GIVEN TASK:
Copy the entries below word for word, leaving none out.

DATA SUPPLIED:
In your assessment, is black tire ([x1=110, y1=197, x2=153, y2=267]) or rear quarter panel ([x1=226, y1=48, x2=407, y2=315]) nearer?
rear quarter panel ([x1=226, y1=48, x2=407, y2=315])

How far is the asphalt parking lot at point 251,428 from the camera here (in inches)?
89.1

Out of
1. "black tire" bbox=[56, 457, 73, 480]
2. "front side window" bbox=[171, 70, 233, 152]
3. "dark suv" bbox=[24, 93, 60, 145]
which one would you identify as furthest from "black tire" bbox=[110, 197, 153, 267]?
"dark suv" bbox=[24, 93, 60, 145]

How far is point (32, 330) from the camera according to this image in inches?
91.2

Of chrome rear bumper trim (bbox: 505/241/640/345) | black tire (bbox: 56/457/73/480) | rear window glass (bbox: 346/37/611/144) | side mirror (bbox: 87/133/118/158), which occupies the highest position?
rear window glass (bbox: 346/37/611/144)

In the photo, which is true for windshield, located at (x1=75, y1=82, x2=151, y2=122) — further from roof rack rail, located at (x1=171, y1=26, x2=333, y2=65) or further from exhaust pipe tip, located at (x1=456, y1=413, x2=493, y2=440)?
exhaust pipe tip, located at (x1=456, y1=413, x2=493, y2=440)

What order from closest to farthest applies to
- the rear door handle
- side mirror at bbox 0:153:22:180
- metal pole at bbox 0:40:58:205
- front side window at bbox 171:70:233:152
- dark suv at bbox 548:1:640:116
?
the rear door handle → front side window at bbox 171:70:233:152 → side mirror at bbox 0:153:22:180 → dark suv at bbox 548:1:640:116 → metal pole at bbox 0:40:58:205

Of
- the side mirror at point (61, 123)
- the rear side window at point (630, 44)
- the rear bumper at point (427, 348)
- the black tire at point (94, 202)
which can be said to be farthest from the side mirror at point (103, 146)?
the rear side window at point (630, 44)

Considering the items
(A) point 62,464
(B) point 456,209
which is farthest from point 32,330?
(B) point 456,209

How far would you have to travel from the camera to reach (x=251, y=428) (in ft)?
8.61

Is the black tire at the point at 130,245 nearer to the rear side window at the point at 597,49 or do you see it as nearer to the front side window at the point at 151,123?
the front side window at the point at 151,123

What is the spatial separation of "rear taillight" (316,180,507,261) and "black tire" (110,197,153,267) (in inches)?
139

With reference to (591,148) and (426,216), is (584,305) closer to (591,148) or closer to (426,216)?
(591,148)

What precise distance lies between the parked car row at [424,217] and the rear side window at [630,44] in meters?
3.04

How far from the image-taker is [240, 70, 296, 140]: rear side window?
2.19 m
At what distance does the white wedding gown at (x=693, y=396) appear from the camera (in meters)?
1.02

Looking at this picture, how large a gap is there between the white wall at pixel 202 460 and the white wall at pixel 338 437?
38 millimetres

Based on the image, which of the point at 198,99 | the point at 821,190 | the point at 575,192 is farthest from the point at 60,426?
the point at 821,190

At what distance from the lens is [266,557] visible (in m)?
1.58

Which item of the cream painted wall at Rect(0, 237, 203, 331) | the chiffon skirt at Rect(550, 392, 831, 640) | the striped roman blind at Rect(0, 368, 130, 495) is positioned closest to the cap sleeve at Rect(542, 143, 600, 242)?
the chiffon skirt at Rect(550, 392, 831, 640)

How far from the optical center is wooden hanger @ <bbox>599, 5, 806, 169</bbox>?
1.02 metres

EXERCISE RESULT:
In your assessment, is black tire ([x1=110, y1=197, x2=153, y2=267]) or rear quarter panel ([x1=226, y1=48, x2=407, y2=315]) nearer?
rear quarter panel ([x1=226, y1=48, x2=407, y2=315])

How far is the asphalt parking lot at point 251,428 from the camera here (in inches)?
89.1

Out of
1. "black tire" bbox=[56, 457, 73, 480]
2. "front side window" bbox=[171, 70, 233, 152]
3. "dark suv" bbox=[24, 93, 60, 145]
which one would you identify as furthest from "black tire" bbox=[110, 197, 153, 267]?
"dark suv" bbox=[24, 93, 60, 145]

How far is point (32, 330) from the camera according to this image in inches?
91.2

Of chrome rear bumper trim (bbox: 505/241/640/345) | black tire (bbox: 56/457/73/480) | rear window glass (bbox: 346/37/611/144) | side mirror (bbox: 87/133/118/158), which occupies the highest position?
rear window glass (bbox: 346/37/611/144)

In the photo, which is true for windshield, located at (x1=75, y1=82, x2=151, y2=122) — further from roof rack rail, located at (x1=171, y1=26, x2=333, y2=65) or further from exhaust pipe tip, located at (x1=456, y1=413, x2=493, y2=440)?
exhaust pipe tip, located at (x1=456, y1=413, x2=493, y2=440)

What order from closest to farthest applies to
- the rear door handle
- side mirror at bbox 0:153:22:180
- metal pole at bbox 0:40:58:205
- front side window at bbox 171:70:233:152
- dark suv at bbox 548:1:640:116
?
the rear door handle → front side window at bbox 171:70:233:152 → side mirror at bbox 0:153:22:180 → dark suv at bbox 548:1:640:116 → metal pole at bbox 0:40:58:205

Of
- the side mirror at point (61, 123)
- the rear side window at point (630, 44)
- the rear bumper at point (427, 348)
- the black tire at point (94, 202)
which can be said to be farthest from the side mirror at point (103, 146)?
the rear side window at point (630, 44)

Considering the items
(A) point 62,464
(B) point 456,209
which is farthest from point 32,330?
(B) point 456,209

How far would you have to travel from the camera to reach (x=251, y=428) (in ft)?
8.61

Is the black tire at the point at 130,245 nearer to the rear side window at the point at 597,49 or do you see it as nearer to the front side window at the point at 151,123?
the front side window at the point at 151,123

What is the spatial separation of "rear taillight" (316,180,507,261) and "black tire" (110,197,153,267) (in inches)?
139

With reference to (591,148) and (426,216), is (584,305) closer to (591,148) or closer to (426,216)?
(591,148)

What precise distance lies between the parked car row at [424,217] and the rear side window at [630,44] in meters?
3.04

How far from the image-taker is [240, 70, 296, 140]: rear side window?
2.19 m
At what distance does the white wedding gown at (x=693, y=396) appear from the camera (in meters)?
1.02

Looking at this picture, how large a gap is there between the white wall at pixel 202 460 and the white wall at pixel 338 437?
38 millimetres

Based on the image, which of the point at 198,99 | the point at 821,190 | the point at 575,192 is farthest from the point at 60,426?
the point at 821,190

At what distance from the lens is [266,557] visible (in m)?
1.58

Which item of the cream painted wall at Rect(0, 237, 203, 331) | the chiffon skirt at Rect(550, 392, 831, 640) | the striped roman blind at Rect(0, 368, 130, 495) is positioned closest to the cap sleeve at Rect(542, 143, 600, 242)?
the chiffon skirt at Rect(550, 392, 831, 640)

How far from the optical center is wooden hanger @ <bbox>599, 5, 806, 169</bbox>?
1.02 metres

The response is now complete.